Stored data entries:
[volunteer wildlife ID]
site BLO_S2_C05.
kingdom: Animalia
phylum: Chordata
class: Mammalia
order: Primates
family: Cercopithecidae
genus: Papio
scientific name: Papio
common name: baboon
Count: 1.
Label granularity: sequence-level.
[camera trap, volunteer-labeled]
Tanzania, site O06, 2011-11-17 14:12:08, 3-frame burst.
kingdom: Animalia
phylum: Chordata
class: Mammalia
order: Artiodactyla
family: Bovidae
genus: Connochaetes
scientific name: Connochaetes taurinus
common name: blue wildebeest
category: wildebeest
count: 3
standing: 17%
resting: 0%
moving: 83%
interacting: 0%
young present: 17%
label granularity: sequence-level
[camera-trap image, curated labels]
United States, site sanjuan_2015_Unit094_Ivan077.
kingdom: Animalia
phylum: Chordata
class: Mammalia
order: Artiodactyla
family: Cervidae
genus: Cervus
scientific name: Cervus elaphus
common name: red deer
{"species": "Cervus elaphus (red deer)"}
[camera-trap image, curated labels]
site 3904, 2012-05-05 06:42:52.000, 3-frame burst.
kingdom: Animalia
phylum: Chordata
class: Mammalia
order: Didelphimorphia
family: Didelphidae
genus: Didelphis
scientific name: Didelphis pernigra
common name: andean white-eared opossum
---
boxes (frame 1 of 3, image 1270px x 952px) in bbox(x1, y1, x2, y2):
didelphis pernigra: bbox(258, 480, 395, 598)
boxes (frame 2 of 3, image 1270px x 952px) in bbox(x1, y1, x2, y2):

Problem requirements: An exact copy of the data is needed, running from its first line through the line that holds "scientific name: Didelphis pernigra", and nothing beyond that.

The completed task:
[volunteer wildlife ID]
site BLO_S2_C05.
kingdom: Animalia
phylum: Chordata
class: Mammalia
order: Primates
family: Cercopithecidae
genus: Papio
scientific name: Papio
common name: baboon
Count: 1.
Label granularity: sequence-level.
[camera trap, volunteer-labeled]
Tanzania, site O06, 2011-11-17 14:12:08, 3-frame burst.
kingdom: Animalia
phylum: Chordata
class: Mammalia
order: Artiodactyla
family: Bovidae
genus: Connochaetes
scientific name: Connochaetes taurinus
common name: blue wildebeest
category: wildebeest
count: 3
standing: 17%
resting: 0%
moving: 83%
interacting: 0%
young present: 17%
label granularity: sequence-level
[camera-trap image, curated labels]
United States, site sanjuan_2015_Unit094_Ivan077.
kingdom: Animalia
phylum: Chordata
class: Mammalia
order: Artiodactyla
family: Cervidae
genus: Cervus
scientific name: Cervus elaphus
common name: red deer
{"species": "Cervus elaphus (red deer)"}
[camera-trap image, curated labels]
site 3904, 2012-05-05 06:42:52.000, 3-frame burst.
kingdom: Animalia
phylum: Chordata
class: Mammalia
order: Didelphimorphia
family: Didelphidae
genus: Didelphis
scientific name: Didelphis pernigra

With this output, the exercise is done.